I came into the world with a design flaw: a bicuspid aortic heart valve. Most aortic valves have three sturdy flaps to regulate blood flow, but my flimsy two-flap model couldn’t keep up, wondering why it was hired in the first place. If you listened carefully, you could hear it murmur, “I hate my job, I hate my job.”
Three months ago, my overworked valve developed an aneurysm and started regurgitating blood. The cardiologist said I’d die if I didn’t get it fixed—probably on the tennis court, ruining everyone’s dinner plans.
To save me, the open-heart surgeon cracked open my chest, patched my leaky valve, and wired my ribs together with what was reassuringly described as “titanium twisty ties, like the ones that keep your bread fresh, only less whimsical.”
After a few days in the hospital, I was sent home for recovery, hoping my heart wouldn’t shoot out of my chest when I sneezed. It was good to be home, but I missed the nurse’s call button, like when the sound of blood hammering in my head became unbearable. A Google search said it was probably “dural arteriovenous fistula.” It might as well have said “sounds like you’re about to die.”
Before I left the hospital, they warned me that depression was a common side effect after heart surgery. I get that. When you get home you can barely walk up the stairs. You can’t do anything alone.
On the other hand, and I know it’s cliched, but being at home after surviving heart surgery opens your soul to the grandeur of the universe. A cardinal landed on a branch outside my window, and I cried. And I fucking hate birds.
I’ve also come to understand that all people are worthy and interconnected. I want to hug everyone I see and say, “I get you.” (Except a few jerks from my tennis club. I’m evolved, not delusional).
The last bit of wisdom I gained was that you need to rely on everyone. And that—needing everyone—turned out to be the best part. Friends showed up with cookies, books, bourbon, magazines, puzzles, sweatpants and more.
They came and kept coming. And these friends who I thought liked me told me that they loved me. Loved me? Who knew? And I was able to honestly tell them that I loved them right back.
My chest bears a scar where the scalpel cut me open to repair my heart. It’s beautiful—not Hallmark beautiful, but holy-shit-I’m-still-alive beautiful.
It’s a reminder that I didn’t just survive. I came back altered. Softer. Needing people. Loving them back.

Stored items from a collection
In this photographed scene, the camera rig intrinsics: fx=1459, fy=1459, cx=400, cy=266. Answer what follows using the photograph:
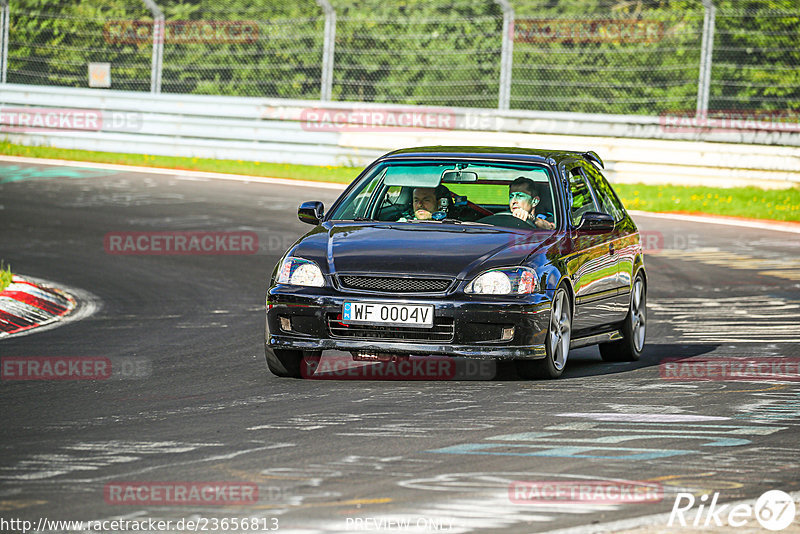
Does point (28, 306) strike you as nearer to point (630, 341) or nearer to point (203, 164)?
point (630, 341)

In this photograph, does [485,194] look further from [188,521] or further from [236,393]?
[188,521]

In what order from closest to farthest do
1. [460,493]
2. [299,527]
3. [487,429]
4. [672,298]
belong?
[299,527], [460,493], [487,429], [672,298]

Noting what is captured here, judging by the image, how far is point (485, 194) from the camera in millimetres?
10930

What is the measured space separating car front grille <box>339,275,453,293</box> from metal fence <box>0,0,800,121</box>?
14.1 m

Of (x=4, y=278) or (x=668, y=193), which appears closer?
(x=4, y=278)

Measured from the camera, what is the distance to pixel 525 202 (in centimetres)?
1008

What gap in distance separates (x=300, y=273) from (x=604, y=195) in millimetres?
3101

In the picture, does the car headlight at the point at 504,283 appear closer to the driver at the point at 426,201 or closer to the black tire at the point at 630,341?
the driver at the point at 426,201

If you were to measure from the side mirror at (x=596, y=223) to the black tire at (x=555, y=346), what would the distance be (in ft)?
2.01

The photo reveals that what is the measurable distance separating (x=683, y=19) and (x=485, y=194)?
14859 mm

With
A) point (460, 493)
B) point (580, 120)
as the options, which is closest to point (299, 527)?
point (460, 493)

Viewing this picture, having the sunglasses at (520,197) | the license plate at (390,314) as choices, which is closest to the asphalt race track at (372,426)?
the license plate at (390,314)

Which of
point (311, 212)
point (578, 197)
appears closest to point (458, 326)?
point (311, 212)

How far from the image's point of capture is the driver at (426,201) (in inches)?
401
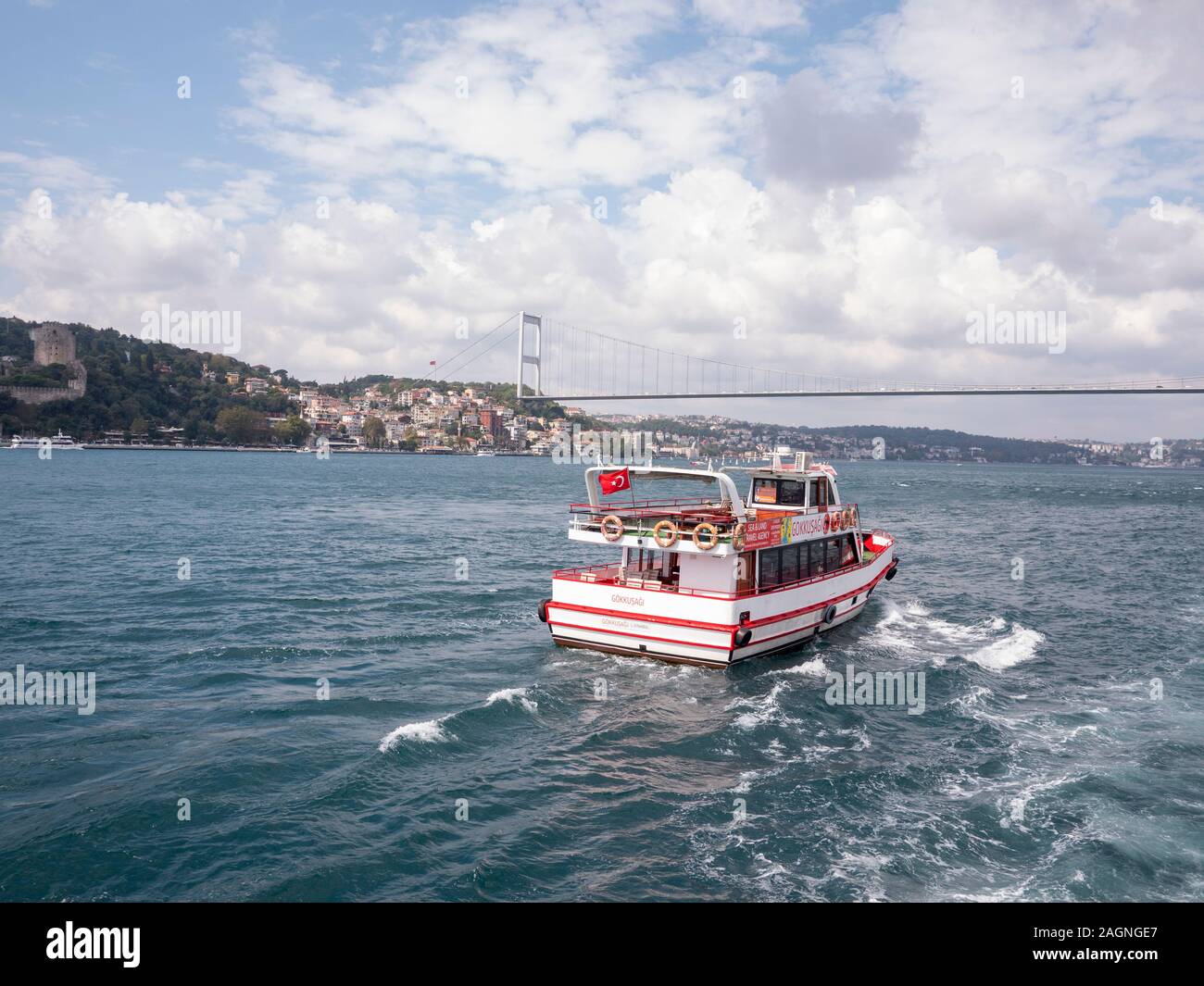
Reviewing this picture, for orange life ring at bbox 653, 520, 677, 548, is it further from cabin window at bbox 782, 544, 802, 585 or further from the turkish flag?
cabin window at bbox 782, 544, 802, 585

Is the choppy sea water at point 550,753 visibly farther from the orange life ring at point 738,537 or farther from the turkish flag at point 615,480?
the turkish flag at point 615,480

* * *

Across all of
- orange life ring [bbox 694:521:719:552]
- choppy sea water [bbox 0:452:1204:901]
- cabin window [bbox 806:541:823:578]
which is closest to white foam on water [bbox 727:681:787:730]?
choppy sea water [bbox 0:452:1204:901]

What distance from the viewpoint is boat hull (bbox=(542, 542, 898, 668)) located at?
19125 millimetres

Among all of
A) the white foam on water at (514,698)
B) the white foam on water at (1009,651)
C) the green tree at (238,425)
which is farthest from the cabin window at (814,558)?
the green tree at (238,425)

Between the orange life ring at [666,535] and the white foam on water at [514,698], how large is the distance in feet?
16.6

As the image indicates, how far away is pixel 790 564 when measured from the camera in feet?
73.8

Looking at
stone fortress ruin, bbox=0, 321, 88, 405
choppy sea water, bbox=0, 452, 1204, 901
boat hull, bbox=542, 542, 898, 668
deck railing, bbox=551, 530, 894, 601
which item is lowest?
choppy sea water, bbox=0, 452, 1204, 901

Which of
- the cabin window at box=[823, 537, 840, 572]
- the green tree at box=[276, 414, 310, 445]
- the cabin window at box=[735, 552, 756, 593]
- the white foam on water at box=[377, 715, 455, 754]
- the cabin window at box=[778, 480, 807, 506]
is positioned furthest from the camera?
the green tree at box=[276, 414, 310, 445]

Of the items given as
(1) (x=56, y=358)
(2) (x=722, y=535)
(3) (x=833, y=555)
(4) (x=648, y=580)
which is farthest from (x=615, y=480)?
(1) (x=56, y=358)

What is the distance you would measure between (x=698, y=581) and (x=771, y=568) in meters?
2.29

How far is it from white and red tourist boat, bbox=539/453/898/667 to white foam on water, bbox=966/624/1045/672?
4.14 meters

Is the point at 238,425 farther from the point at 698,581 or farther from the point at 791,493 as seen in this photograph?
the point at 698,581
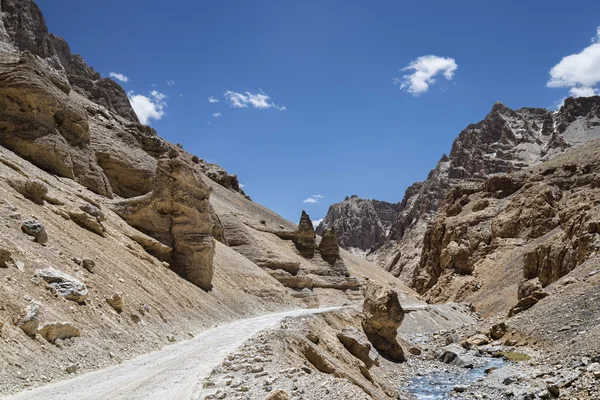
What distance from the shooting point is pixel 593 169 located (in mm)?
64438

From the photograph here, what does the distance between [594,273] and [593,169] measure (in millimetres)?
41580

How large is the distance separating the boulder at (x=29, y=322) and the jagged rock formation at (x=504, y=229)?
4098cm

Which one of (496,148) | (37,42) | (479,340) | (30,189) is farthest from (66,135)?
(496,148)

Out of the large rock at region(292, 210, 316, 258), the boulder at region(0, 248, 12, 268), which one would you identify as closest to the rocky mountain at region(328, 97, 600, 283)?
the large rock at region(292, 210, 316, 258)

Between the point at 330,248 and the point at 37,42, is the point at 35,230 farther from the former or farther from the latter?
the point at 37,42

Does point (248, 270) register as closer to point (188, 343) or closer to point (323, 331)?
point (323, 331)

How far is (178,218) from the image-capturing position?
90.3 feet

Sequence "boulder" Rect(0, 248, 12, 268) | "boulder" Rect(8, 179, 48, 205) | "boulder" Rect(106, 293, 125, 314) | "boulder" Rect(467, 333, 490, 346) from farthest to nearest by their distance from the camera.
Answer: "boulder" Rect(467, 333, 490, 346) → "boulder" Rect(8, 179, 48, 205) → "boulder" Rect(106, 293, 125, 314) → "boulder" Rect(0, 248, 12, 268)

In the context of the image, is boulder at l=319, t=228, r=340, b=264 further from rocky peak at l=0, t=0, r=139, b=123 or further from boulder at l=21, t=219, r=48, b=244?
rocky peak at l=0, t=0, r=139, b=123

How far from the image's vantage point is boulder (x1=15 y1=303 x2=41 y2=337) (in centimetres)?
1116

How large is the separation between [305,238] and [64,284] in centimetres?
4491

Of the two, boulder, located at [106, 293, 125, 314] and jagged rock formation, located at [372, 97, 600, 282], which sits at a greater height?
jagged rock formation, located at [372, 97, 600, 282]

--

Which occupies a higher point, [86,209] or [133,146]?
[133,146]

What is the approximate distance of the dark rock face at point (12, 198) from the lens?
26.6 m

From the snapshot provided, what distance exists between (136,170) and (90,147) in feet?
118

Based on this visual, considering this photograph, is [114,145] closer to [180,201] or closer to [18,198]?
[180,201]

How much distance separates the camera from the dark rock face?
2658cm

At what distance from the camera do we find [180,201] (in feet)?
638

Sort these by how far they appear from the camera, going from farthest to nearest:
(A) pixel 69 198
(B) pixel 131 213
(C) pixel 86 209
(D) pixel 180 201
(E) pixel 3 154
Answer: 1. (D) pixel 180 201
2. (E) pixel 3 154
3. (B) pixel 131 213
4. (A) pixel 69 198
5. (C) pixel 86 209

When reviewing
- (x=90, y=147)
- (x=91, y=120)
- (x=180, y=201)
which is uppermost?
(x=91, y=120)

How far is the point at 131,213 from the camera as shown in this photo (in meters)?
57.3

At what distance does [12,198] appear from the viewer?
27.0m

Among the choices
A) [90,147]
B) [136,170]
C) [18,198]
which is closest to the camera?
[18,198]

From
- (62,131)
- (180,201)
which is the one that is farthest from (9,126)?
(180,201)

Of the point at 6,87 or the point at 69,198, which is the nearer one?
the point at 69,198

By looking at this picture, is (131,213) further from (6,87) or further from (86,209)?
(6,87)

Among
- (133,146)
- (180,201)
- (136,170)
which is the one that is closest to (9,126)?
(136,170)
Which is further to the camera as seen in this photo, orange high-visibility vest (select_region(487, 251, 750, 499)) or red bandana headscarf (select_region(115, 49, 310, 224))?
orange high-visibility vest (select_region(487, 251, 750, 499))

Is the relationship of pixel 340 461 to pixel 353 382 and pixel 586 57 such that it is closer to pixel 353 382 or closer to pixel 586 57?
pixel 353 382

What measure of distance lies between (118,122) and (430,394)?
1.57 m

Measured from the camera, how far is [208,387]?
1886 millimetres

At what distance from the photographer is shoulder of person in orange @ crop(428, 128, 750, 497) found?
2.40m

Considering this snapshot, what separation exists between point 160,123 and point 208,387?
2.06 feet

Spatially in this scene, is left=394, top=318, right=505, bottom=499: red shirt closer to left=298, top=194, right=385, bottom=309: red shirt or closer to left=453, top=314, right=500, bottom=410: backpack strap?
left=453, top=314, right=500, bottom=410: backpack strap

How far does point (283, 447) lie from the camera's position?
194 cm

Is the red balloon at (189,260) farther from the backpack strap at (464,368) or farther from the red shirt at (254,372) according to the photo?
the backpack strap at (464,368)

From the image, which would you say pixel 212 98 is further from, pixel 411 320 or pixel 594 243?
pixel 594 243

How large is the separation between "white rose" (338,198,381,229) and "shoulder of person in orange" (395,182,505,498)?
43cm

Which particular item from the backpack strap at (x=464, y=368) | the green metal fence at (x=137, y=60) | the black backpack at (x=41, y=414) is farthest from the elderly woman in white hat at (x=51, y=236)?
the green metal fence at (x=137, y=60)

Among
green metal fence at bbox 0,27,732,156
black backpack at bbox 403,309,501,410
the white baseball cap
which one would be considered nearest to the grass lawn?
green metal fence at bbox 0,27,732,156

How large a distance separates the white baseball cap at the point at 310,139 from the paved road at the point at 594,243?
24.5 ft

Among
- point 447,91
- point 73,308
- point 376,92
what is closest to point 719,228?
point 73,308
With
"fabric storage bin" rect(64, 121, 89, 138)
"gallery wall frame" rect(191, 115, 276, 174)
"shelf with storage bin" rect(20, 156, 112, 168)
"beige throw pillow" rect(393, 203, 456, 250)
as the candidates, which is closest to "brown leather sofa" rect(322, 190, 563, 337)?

**Directions for this task**
Reproduce the heart surgery essay above in full, word for word.

**Your solution**
I came into the world with a design flaw: a bicuspid aortic heart valve. Most aortic valves have three sturdy flaps to regulate blood flow, but my flimsy two-flap model couldn’t keep up, wondering why it was hired in the first place. If you listened carefully, you could hear it murmur, “I hate my job, I hate my job.”
Three months ago, my overworked valve developed an aneurysm and started regurgitating blood. The cardiologist said I’d die if I didn’t get it fixed—probably on the tennis court, ruining everyone’s dinner plans.
To save me, the open-heart surgeon cracked open my chest, patched my leaky valve, and wired my ribs together with what was reassuringly described as “titanium twisty ties, like the ones that keep your bread fresh, only less whimsical.”
After a few days in the hospital, I was sent home for recovery, hoping my heart wouldn’t shoot out of my chest when I sneezed. It was good to be home, but I missed the nurse’s call button, like when the sound of blood hammering in my head became unbearable. A Google search said it was probably “dural arteriovenous fistula.” It might as well have said “sounds like you’re about to die.”
Before I left the hospital, they warned me that depression was a common side effect after heart surgery. I get that. When you get home you can barely walk up the stairs. You can’t do anything alone.
On the other hand, and I know it’s cliched, but being at home after surviving heart surgery opens your soul to the grandeur of the universe. A cardinal landed on a branch outside my window, and I cried. And I fucking hate birds.
I’ve also come to understand that all people are worthy and interconnected. I want to hug everyone I see and say, “I get you.” (Except a few jerks from my tennis club. I’m evolved, not delusional).
The last bit of wisdom I gained was that you need to rely on everyone. And that—needing everyone—turned out to be the best part. Friends showed up with cookies, books, bourbon, magazines, puzzles, sweatpants and more.
They came and kept coming. And these friends who I thought liked me told me that they loved me. Loved me? Who knew? And I was able to honestly tell them that I loved them right back.
My chest bears a scar where the scalpel cut me open to repair my heart. It’s beautiful—not Hallmark beautiful, but holy-shit-I’m-still-alive beautiful.
It’s a reminder that I didn’t just survive. I came back altered. Softer. Needing people. Loving them back.